Job Description
Are you ready to be at the forefront of technology, driving innovation and modernizing the world's most complex systems? Join the Aumni team at JPMorgan Chase as an MLOps Engineer III, where your expertise will help build and optimize our core model hosting, deployment, and monitoring infrastructure in AWS. We offer unparalleled opportunities for career growth and a collaborative environment where you can thrive and contribute to meaningful projects.
As an MLOps Engineer III at JPMorgan Chase within Aumni, your role will involve addressing complex business challenges with simple solutions. Your responsibilities will include configuring, maintaining, monitoring, and optimizing models developed by our data science teams. You will play a significant role in ensuring end-to-end operations, availability, reliability, and scalability in the AI/ML domain.
Job Responsibilities
- Guide and assist in designing and deploying new AI/ML models in the cloud, gaining consensus from peers where appropriate.
- Design and implement automated continuous integration and continuous delivery pipelines for the Data Science teams.
- Write and deploy infrastructure as code for the models and pipelines you support.
- Collaborate with technical experts, key stakeholders, and team members to resolve complex technical problems.
- Understand the importance of monitoring and observability in the AI/ML space, utilizing service level indicators and objectives.
- Proactively resolve issues before they impact stakeholders of deployed models.
- Support the adoption of MLOps best practices within your team.
Required Qualifications, Capabilities, and Skills
- Formal training or certification on MLOps concepts and 3+ years of applied experience.
- Understanding of MLOps culture and principles, with familiarity in implementing concepts at scale.

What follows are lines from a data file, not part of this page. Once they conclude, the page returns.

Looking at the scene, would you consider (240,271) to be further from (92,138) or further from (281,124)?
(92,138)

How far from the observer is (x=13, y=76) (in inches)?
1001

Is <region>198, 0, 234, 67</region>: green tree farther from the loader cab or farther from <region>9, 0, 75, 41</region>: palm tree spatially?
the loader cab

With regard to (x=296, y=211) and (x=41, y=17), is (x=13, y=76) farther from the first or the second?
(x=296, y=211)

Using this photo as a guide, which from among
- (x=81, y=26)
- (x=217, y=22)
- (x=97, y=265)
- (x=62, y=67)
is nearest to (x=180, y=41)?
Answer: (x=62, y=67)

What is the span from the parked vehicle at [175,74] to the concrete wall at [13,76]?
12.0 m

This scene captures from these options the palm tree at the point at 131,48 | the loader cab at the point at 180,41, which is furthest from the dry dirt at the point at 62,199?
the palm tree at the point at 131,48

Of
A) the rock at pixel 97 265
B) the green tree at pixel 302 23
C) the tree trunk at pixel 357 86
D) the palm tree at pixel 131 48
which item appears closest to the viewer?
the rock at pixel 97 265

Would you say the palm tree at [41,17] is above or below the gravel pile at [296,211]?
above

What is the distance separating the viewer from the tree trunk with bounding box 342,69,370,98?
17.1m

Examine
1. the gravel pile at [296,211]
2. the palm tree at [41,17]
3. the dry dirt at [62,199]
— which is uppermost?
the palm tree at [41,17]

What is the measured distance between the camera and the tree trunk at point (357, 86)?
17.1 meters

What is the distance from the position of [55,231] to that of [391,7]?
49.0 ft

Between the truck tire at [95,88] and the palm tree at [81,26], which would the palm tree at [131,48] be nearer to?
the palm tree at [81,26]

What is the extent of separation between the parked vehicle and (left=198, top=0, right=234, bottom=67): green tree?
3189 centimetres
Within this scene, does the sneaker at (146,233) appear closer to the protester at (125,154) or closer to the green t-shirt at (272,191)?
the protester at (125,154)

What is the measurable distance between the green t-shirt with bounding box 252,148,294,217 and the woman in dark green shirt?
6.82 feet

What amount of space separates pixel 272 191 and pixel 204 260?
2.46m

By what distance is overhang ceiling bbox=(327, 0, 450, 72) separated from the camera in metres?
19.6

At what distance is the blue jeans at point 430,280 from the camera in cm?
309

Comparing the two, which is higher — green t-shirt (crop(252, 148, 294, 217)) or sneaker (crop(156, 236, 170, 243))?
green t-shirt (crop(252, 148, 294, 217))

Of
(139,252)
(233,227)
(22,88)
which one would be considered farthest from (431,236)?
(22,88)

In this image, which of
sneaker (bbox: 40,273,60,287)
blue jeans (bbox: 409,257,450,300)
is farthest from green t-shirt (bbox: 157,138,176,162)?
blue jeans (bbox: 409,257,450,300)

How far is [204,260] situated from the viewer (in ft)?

- Domain knowledge of machine learning applications and technical processes within the AWS ecosystem.
- Experience with infrastructure as code tooling such as Terraform and CloudFormation.
- Experience with container and container orchestration technologies like ECS, Kubernetes, and Docker.
- Knowledge of continuous integration and continuous delivery tools like Jenkins, GitLab, or GitHub Actions.
- Proficiency in programming languages: Python, Bash.
- Hands-on knowledge of Linux and networking internals.
- Understanding of roles served by data engineers, data scientists, machine learning engineers, and system architects, and how MLOps contributes to these workstreams.
Preferred Qualifications, Capabilities, and Skills
- Experience with model training and deployment pipelines, managing scoring endpoints.
- Familiarity with observability concepts and telemetry collection using tools like Datadog, Grafana, Prometheus, and Splunk.
- Understanding of data engineering platforms such as Databricks or Snowflake, and machine learning platforms like AWS Sagemaker.
- Comfortable troubleshooting common containerization technologies and issues.
- Ability to proactively recognize roadblocks and demonstrate interest in learning technology that facilitates innovation.
- Ability to identify new technologies and relevant solutions to ensure design constraints are met by the Data Science and Machine Learning teams.
- Comfortable with team collaboration, presenting technical concepts to non-technical audiences, and researching system design options.